Majority Element - (Boyer-Moore-Voting-Algo)
Problem Link
Problem: Majority Element
Problem Statement
Given an array nums of size n, return the majority element.
The majority element is the element that appears more than ⌊n / 2⌋ times.
It is guaranteed that the majority element always exists.
Examples
Example 1
Input: nums = [3,2,3]
Output: 3
Example 2
Input: nums = [2,2,1,1,1,2,2]
Output: 2
Constraints
-
n == nums.length -
1 <= n <= 5 * 10⁴ -
-10⁹ <= nums[i] <= 10⁹ -
A majority element always exists
Intuition
The problem asks for an element that appears more than half the time in the array.

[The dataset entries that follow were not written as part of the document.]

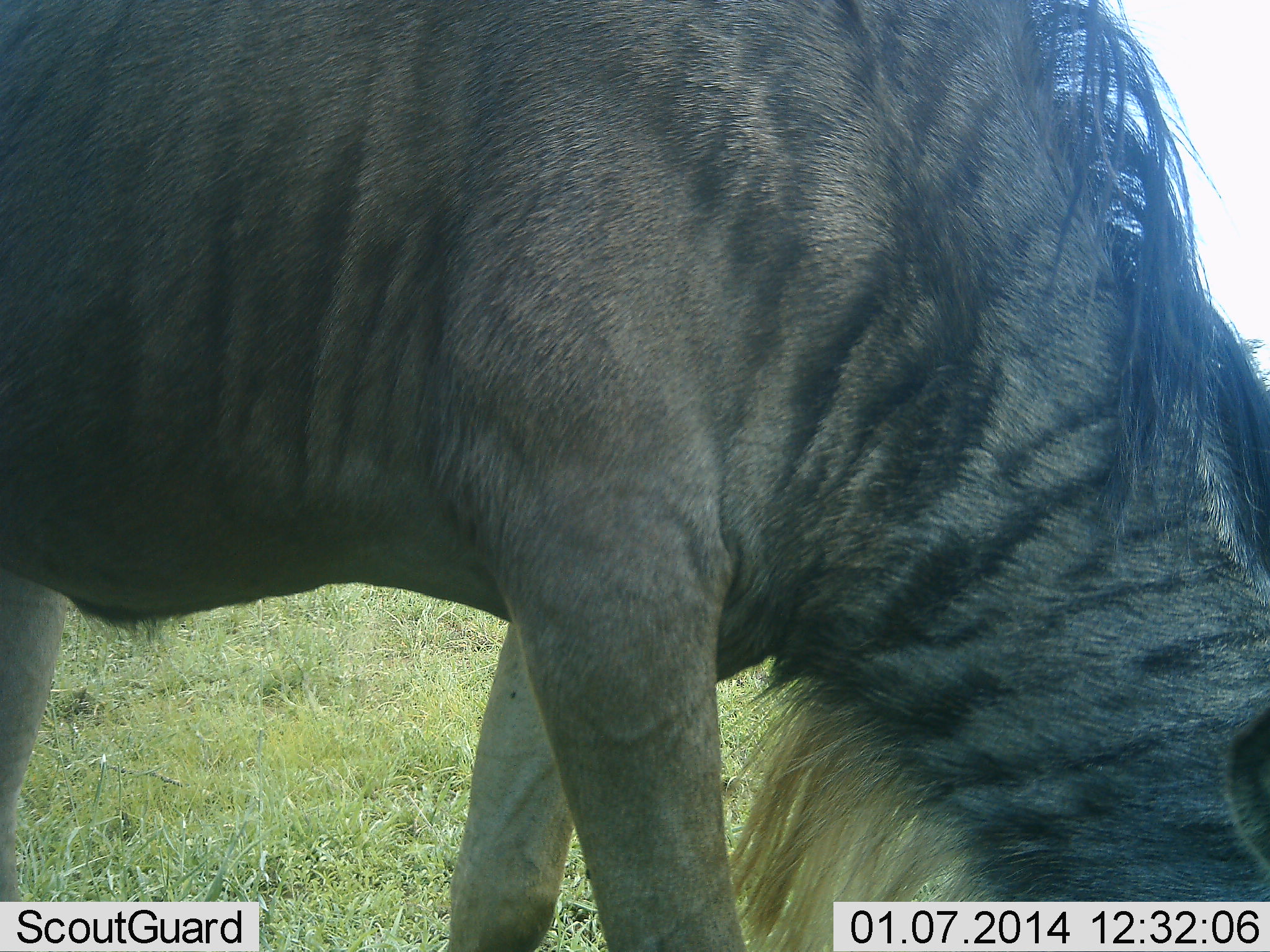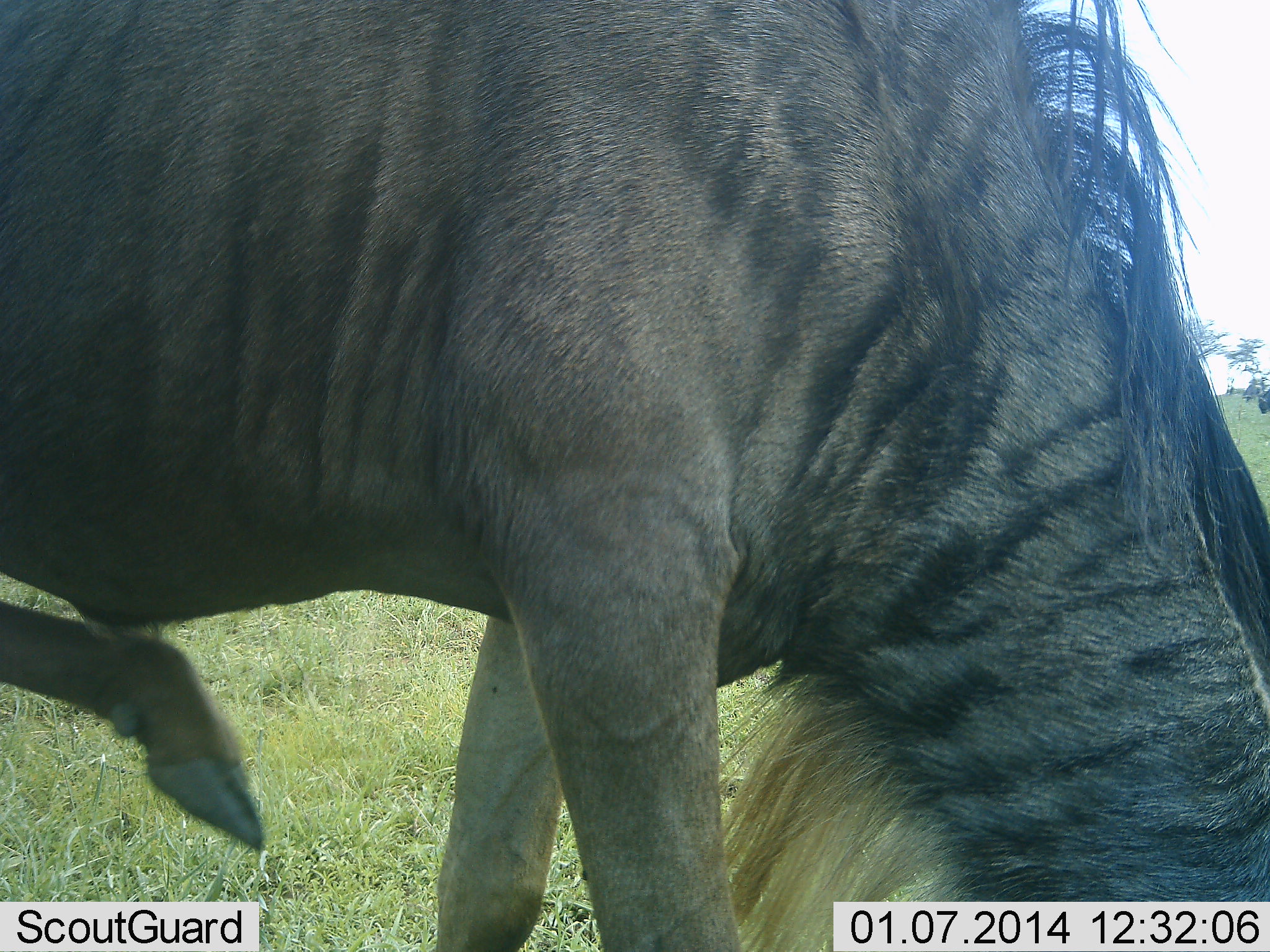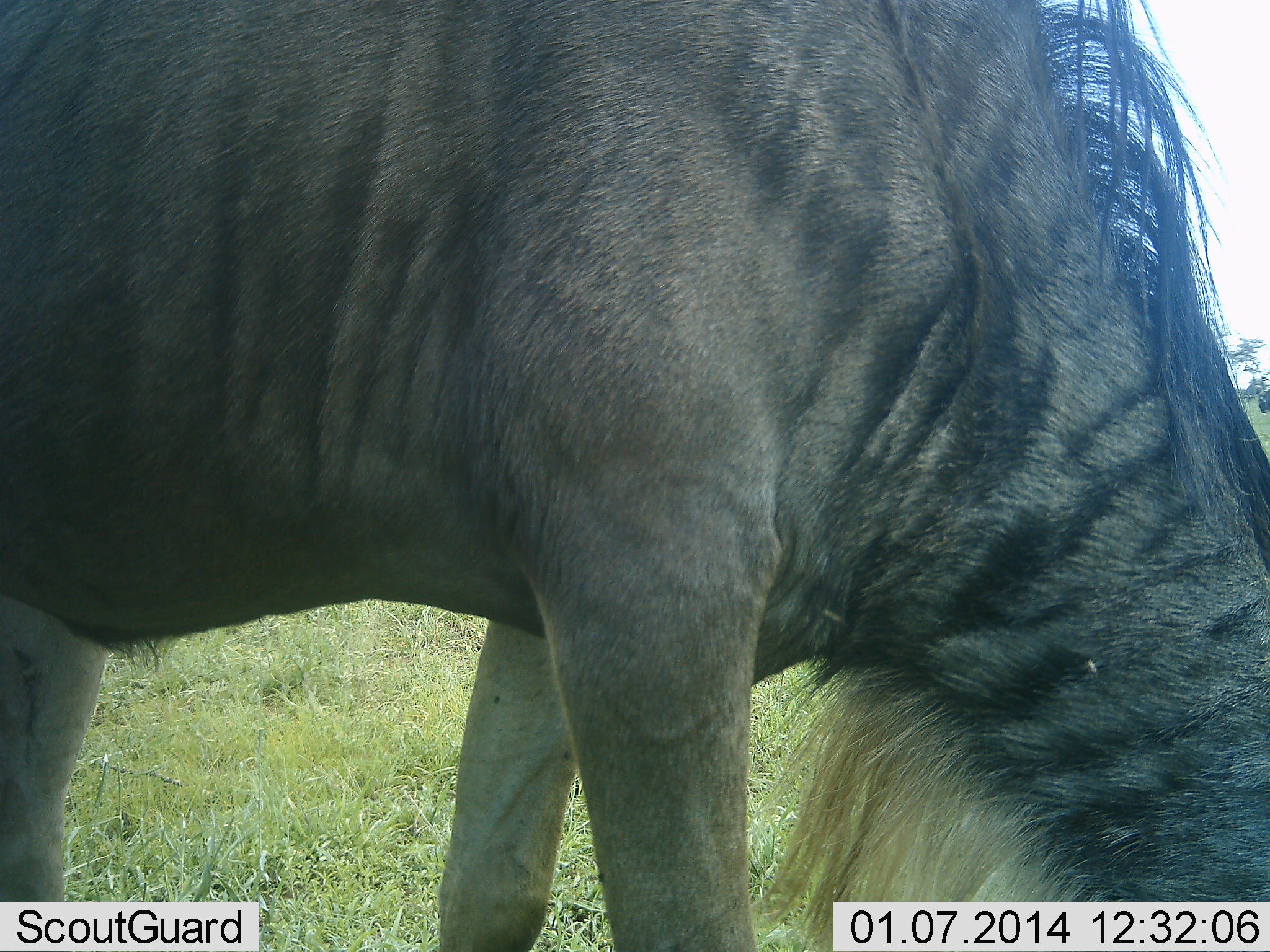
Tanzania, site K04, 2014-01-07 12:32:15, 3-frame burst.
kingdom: Animalia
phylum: Chordata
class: Mammalia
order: Artiodactyla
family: Bovidae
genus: Connochaetes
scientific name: Connochaetes taurinus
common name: blue wildebeest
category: wildebeest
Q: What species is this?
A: Wildebeest (blue wildebeest) (Connochaetes taurinus).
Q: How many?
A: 1.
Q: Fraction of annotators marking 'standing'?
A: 20%.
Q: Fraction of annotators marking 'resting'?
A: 0%.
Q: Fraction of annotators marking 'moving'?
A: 0%.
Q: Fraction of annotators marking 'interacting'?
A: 0%.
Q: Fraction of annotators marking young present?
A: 0%.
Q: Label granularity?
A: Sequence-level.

A greedy cancellation approach (Boyer-Moore Voting Algorithm) can be used to solve it in O(n) time and O(1) space.
Approach
Boyer-Moore Voting Algorithm
-
Initialize
candidatewith the first element and setvotes = 1. -
Iterate over the array:
-
If the current number is equal to the candidate, increment the vote.
-
If it's different, decrement the vote.
-
If the vote drops to 0, change the candidate to the current number and reset vote to 1.
-
-
At the end, the candidate will be the majority element (guaranteed by the problem).

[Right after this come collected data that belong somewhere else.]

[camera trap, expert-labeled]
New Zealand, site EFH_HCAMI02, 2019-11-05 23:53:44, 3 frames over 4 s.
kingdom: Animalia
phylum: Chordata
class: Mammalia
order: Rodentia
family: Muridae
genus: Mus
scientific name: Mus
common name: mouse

Code (Java – Optimal O(n) Time, O(1) Space)
class Solution {
public int majorityElement(int[] nums) {
int candi = nums[0];
int vote = 1;
for (int i = 1; i < nums.length; i++) {
if (nums[i] == candi) {
vote++;
} else if (vote == 0) {
candi = nums[i];
vote = 1;
} else {
vote--;
}
}
return candi;
}
}
Time and Space Complexity
-
Time Complexity:
O(n) -
Space Complexity:
O(1)
Brute Force Approach
Idea
Use a HashMap to count the frequency of each element. Return the one whose count exceeds n / 2.
Code (Java – Brute Force)
class Solution {
public int majorityElement(int[] nums) {
Map<Integer, Integer> map = new HashMap<>();
int threshold = nums.length / 2;
for (int num : nums) {
int freq = map.getOrDefault(num, 0) + 1;
map.put(num, freq);
if (freq > threshold) return num;
}
return -1;
}
}
-
Time Complexity:
O(n) -
Space Complexity:
O(n)
Dry Run of Boyer-Moore
Input: nums = [2,2,1,1,1,2,2]
| i | nums[i] | candidate | vote | Action |
|---|---|---|---|---|
| 0 | 2 | 2 | 1 | Initialize |
| 1 | 2 | 2 | 2 | Same as candidate, vote++ |
| 2 | 1 | 2 | 1 | Different, vote-- |
| 3 | 1 | 2 | 0 | Different, vote-- |
| 4 | 1 | 1 | 1 | vote was 0, set new candidate |
| 5 | 2 | 1 | 0 | Different, vote-- |
| 6 | 2 | 2 | 1 | vote was 0, set new candidate |
Result: 2
Conclusion
The Boyer-Moore Voting Algorithm is a highly efficient and elegant solution for the majority element problem. It leverages the fact that the majority element is guaranteed to exist and cancels out minority elements to find the correct one in linear time and constant space.